Assim, Henrique II sobreviveu, apesar de ter conquistado a Irlanda, mas seus filhos, de fato, muitas vezes e com grande prazer traíram o pai e um ao outro. E o trágico desfecho de sua rivalidade com Thomas Beckett não acrescentou a este rei nem popularidade nem saúde e, é claro, foi usado por inimigos para desacreditar o rei. O rei Guilherme da Sicília, casado com a filha de Heinrich, Joanna, ordenou a construção de um monumento a Beckett. Outra filha de Henrique, Alienora da Inglaterra, que se casou com o rei de Castela Alfonso VIII, mandou retratar o assassinato de Thomas Becket na parede de uma igreja na cidade de Soria. O rei Luís VII da França declarou luto pelo santo assassinado inocentemente em todo o país e, um ano depois, ele visitou demonstrativamente o túmulo do mártir, doando uma taça de ouro e um grande diamante para decorar a lápide. Henrique II não se atreveu a obstruir esta peregrinação. Ele não se escondeu nas costas de seus subordinados e admitiu sua responsabilidade. Muitos anos após o assassinato do arcebispo, moralmente quebrado, traído por seus filhos, o rei decidiu se desculpar publicamente com seu ex-amigo. Tendo interrompido a campanha militar na França, ele foi para Canterbury. Descalço, vestido com uma camisa de cabelo, Henrique arrependeu-se publicamente no túmulo do arcebispo pelas palavras descuidadas que levaram à morte do santo homem. Depois disso, ele exigiu que cada pessoa próxima a ele infligisse cinco golpes com um chicote. E cada monge tem três. Descobriu-se várias centenas de acessos. Cobrindo as costas ensanguentadas com uma capa, ele se sentou na catedral por mais um dia.

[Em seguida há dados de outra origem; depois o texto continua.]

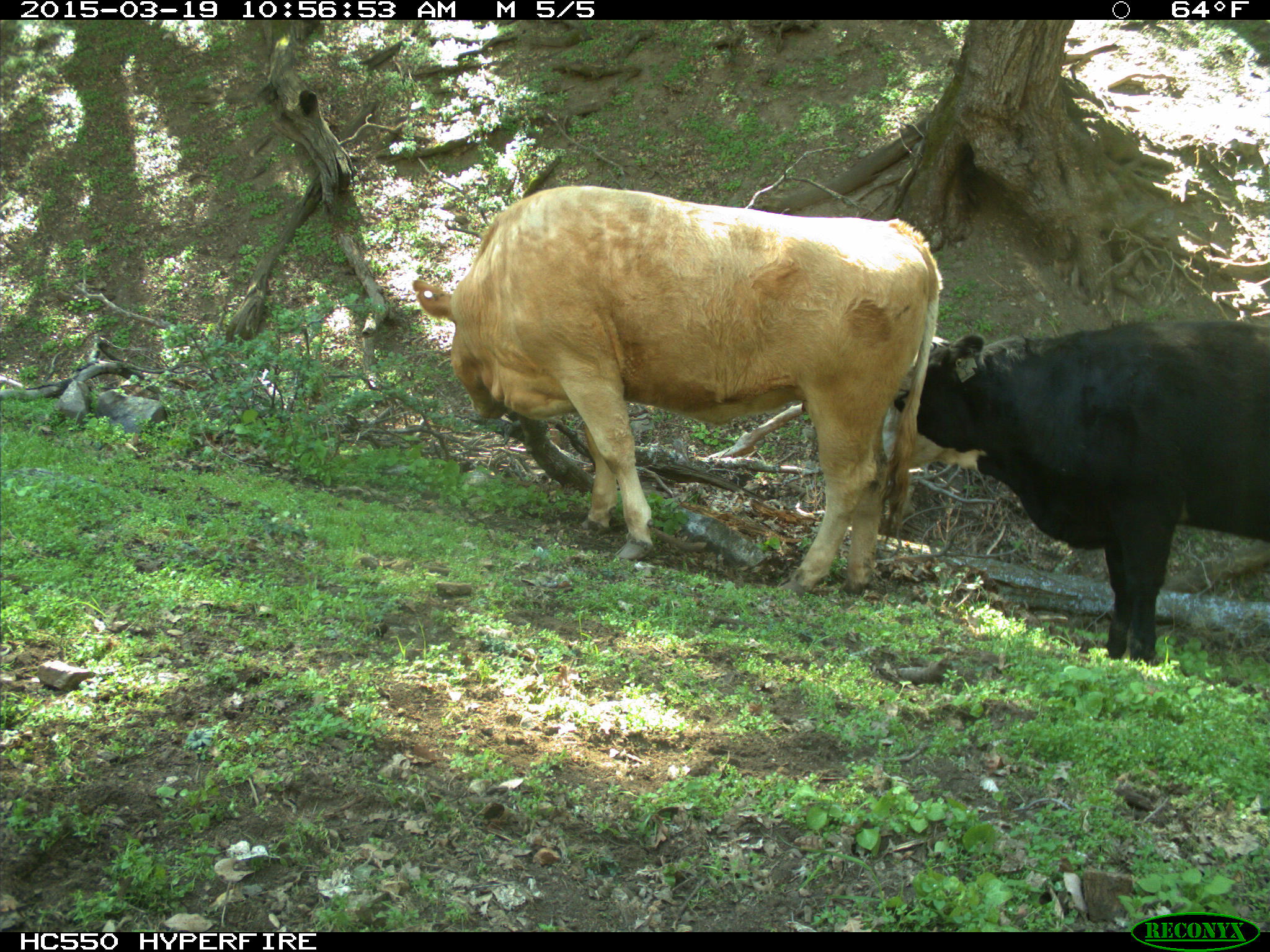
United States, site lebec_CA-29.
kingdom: Animalia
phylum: Chordata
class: Mammalia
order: Artiodactyla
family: Bovidae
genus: Bos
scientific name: Bos taurus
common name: domestic cow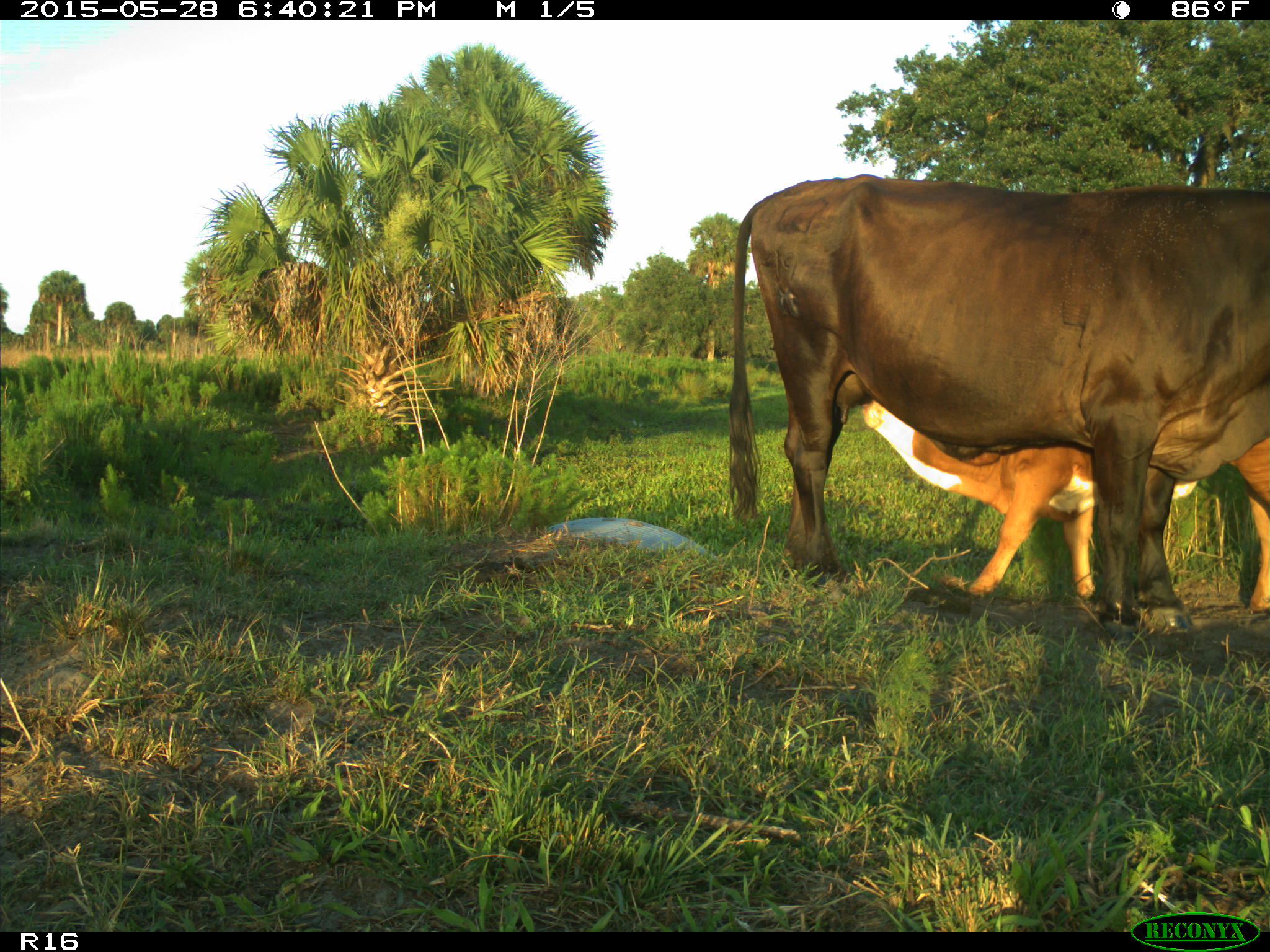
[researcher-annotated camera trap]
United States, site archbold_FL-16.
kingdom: Animalia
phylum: Chordata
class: Mammalia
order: Artiodactyla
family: Bovidae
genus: Bos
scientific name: Bos taurus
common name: domestic cow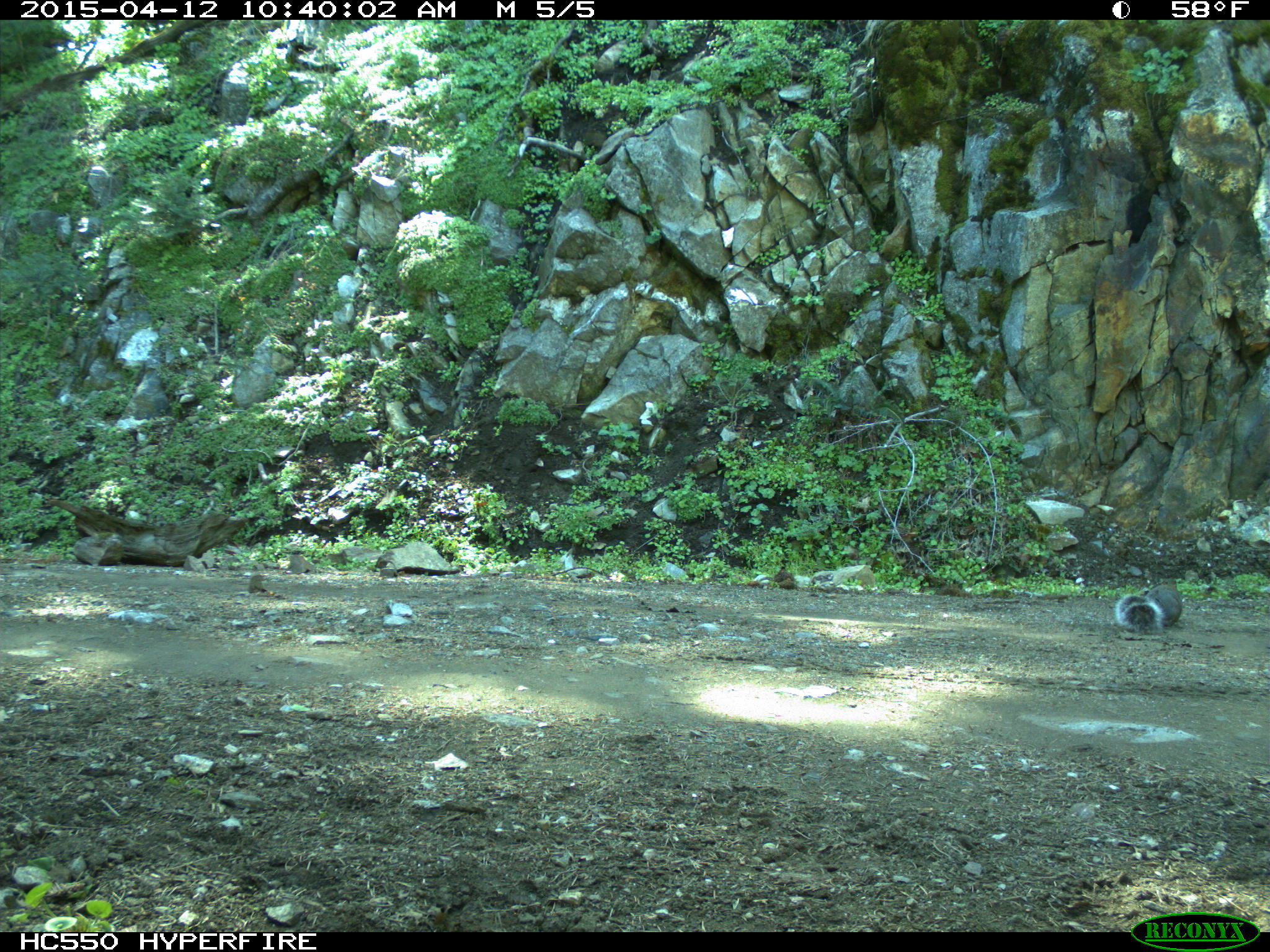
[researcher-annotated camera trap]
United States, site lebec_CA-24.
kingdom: Animalia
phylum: Chordata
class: Mammalia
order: Rodentia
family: Sciuridae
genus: Sciurus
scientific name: Sciurus carolinensis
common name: eastern gray squirrel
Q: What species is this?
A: Sciurus carolinensis (eastern gray squirrel).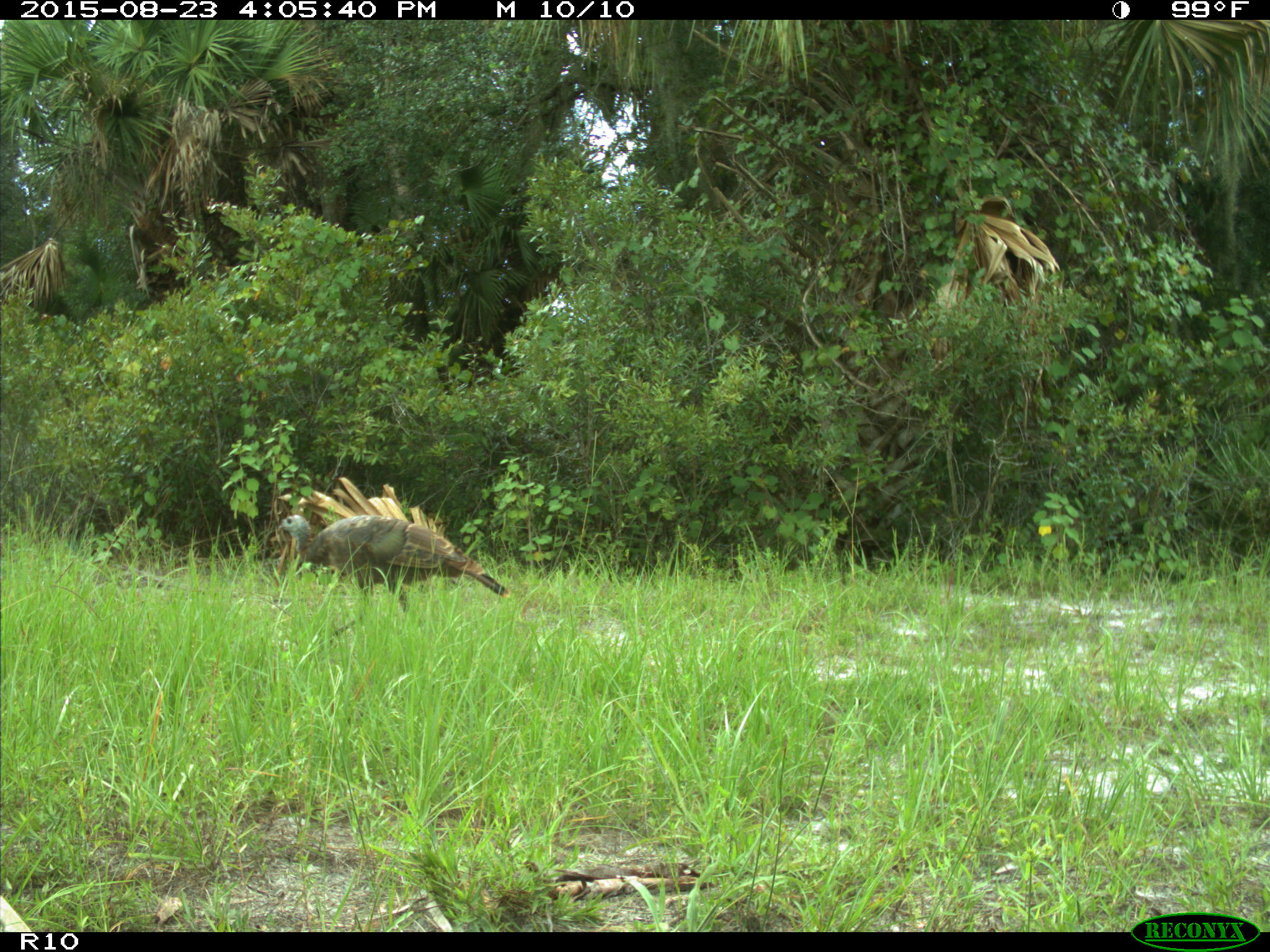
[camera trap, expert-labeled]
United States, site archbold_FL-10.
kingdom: Animalia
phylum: Chordata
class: Aves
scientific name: Aves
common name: birds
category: unidentified bird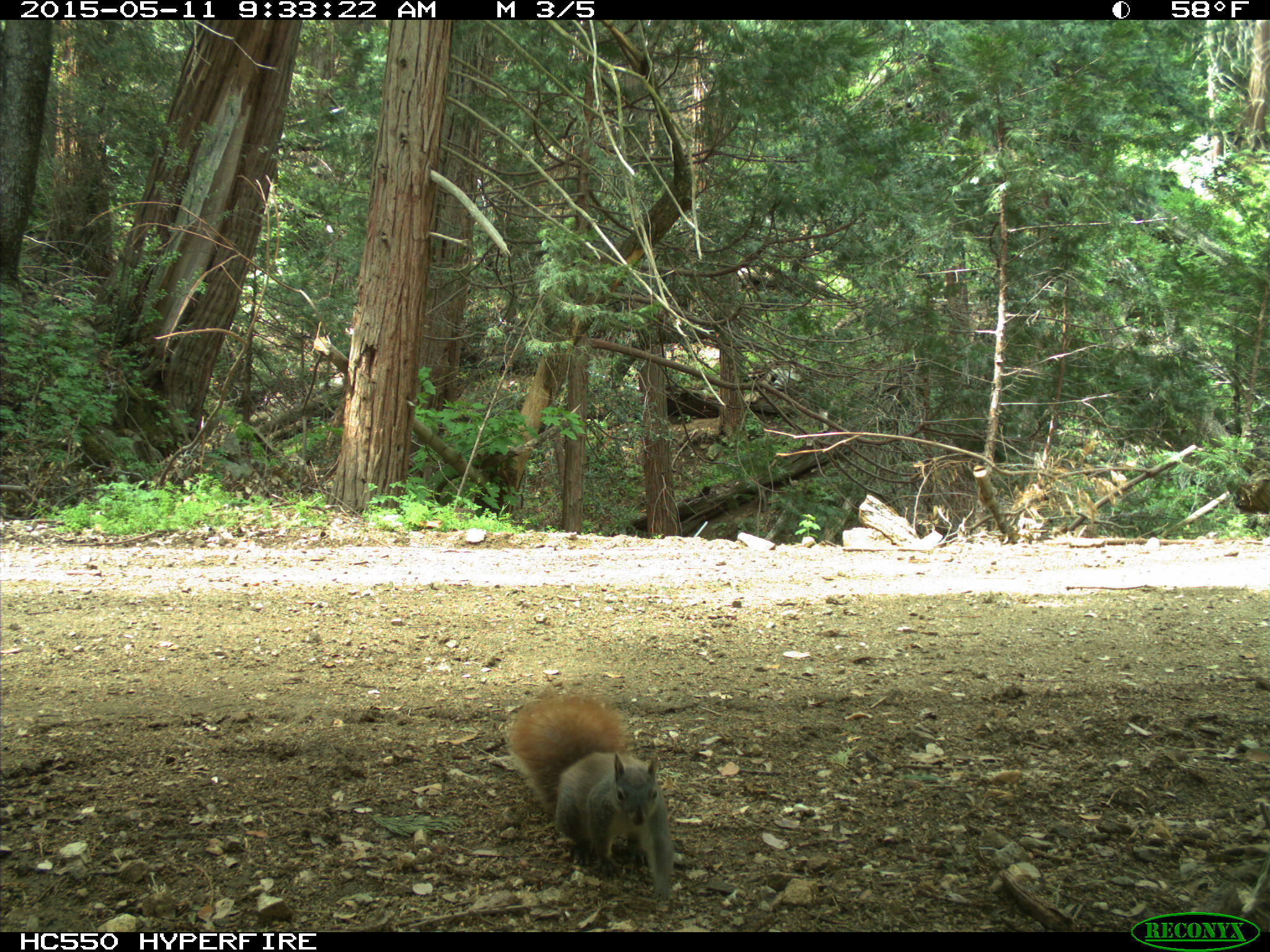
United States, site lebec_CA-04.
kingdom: Animalia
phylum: Chordata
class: Mammalia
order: Rodentia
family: Sciuridae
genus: Sciurus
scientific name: Sciurus carolinensis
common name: eastern gray squirrel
Sciurus carolinensis (eastern gray squirrel).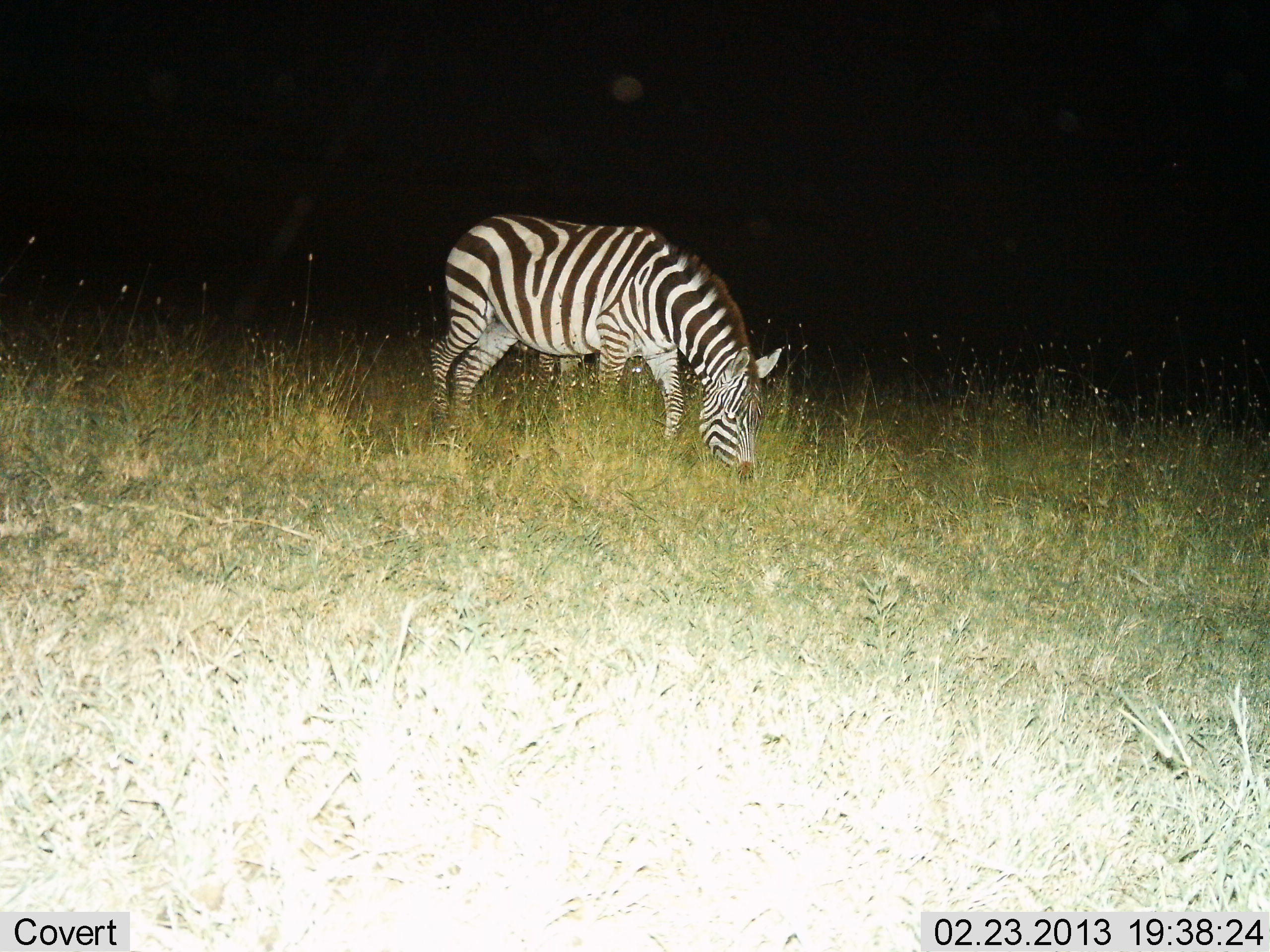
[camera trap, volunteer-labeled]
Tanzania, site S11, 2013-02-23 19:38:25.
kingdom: Animalia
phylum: Chordata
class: Mammalia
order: Perissodactyla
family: Equidae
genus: Equus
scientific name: Equus quagga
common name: plains zebra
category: zebra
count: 1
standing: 25%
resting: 0%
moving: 4%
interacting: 0%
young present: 4%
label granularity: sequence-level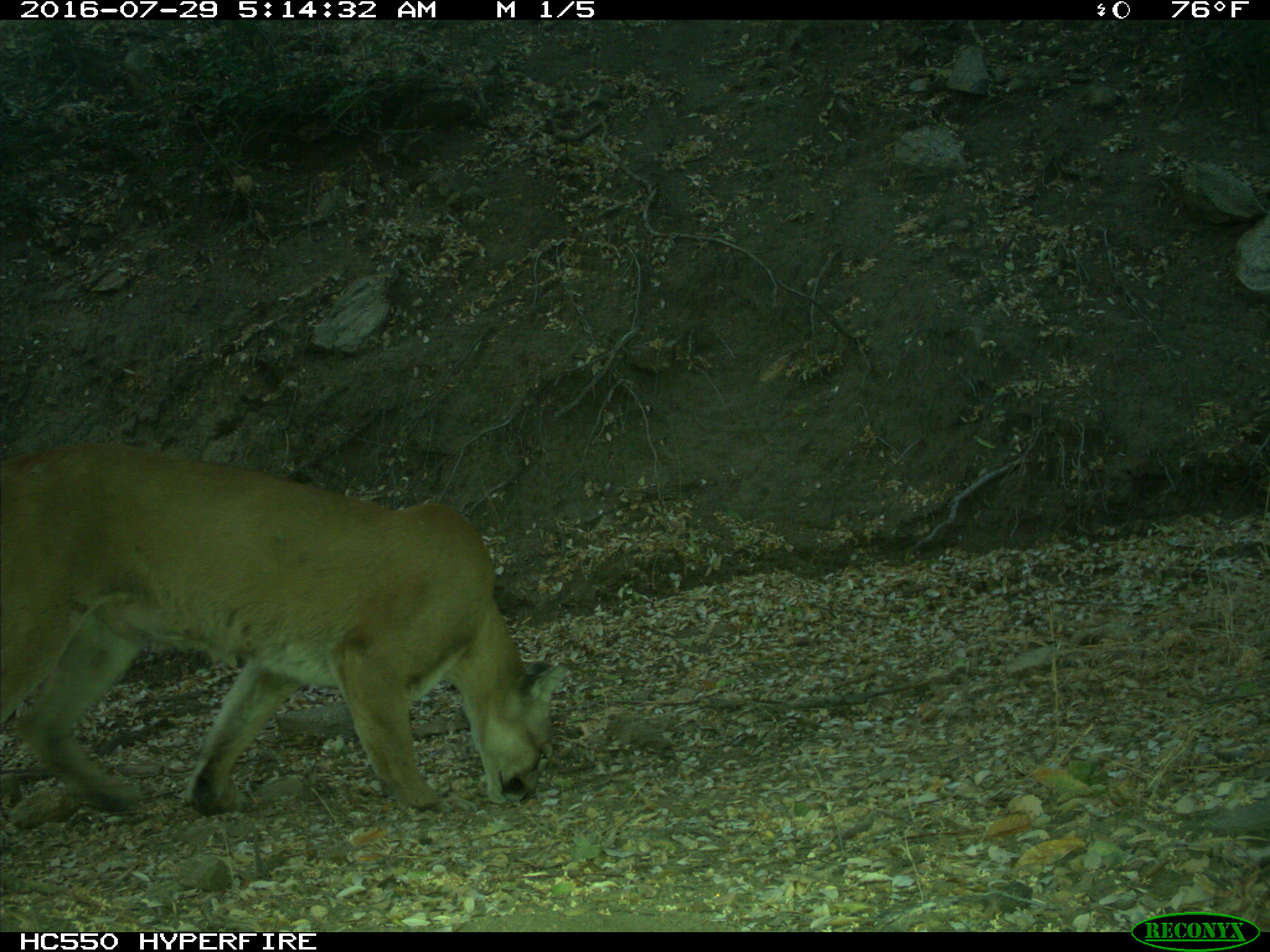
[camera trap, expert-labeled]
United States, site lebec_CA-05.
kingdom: Animalia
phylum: Chordata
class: Mammalia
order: Carnivora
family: Felidae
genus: Puma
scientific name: Puma concolor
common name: mountain lion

Canterbury, lápide de Thomas Becket
Mas não vamos nos precipitar. Em 1173, o filho mais velho do rei, Henrique, rebelou-se contra seu pai e foi apoiado por sua mãe, o irmão Ricardo e o rei francês Luís VII. A vitória foi para Henrique II, que em 1174 suprimiu o levante e concluiu um tratado de paz com a França, um dos pontos do qual foi um acordo sobre o casamento de seu filho Ricardo com a filha de Luís, Adelaide (Alice). Ironicamente, foi essa decisão, destinada a estabelecer a paz entre a Inglaterra e a França, por um lado, e a fortalecer a harmonia na família Plantageneta, por outro, que levou a uma nova rodada de tensão entre Henrique II e Ricardo. O motivo foi a relação escandalosa entre o pai e a noiva do filho. Após a morte de Henrique, o Jovem, em 1183, Ricardo tornou-se herdeiro do trono. No entanto, seu relacionamento com seu pai continuou tão frio que em 1188 Henrique II até mesmo instigou uma revolta contra seu filho na Aquitânia e no Languedoc. Ricardo venceu e no ano seguinte, por sua vez, junto com o rei da França Filipe II Augusto, abriu hostilidades contra Henrique II. Todas as províncias francesas dos Plantagenetas apoiavam Ricardo, mesmo o filho mais novo de Henrique II - o notório João (João), apelidado de Sem Terra, jogou um jogo duplo, pretendendo vender seu pai por um preço mais alto. Em junho de 1189, Henrique II foi forçado a assinar um humilhante tratado de paz com a França. Após 7 dias, ele morreu, e como Richard era seu herdeiro, ele teve que colher os benefícios deste acordo vergonhoso.
Agora é a hora de falar com mais detalhes sobre Richard e John. E tente encontrar uma resposta para a pergunta: por que John Plantagenet é o pior rei? Como seu reinado é pior do que os reinados de, por exemplo, Mary Tudor e Henry VII Tudor? E, realmente, em crueldade ele superou Henrique VIII da mesma dinastia? Muitos acreditam que a rivalidade com seu irmão, Richard, foi fatal para John. Na verdade, se há Rei Ricardo reconhecido por todos como "bom", então seu rival simplesmente deve ser "mau". É conveniente e “explica tudo”. E William Shakespeare pode escrever outra peça para seu teatro ("King John"), cujo personagem-título aparece como um vilão clássico: desonesto, ganancioso, ganancioso, sobrinho assassino e usurpador.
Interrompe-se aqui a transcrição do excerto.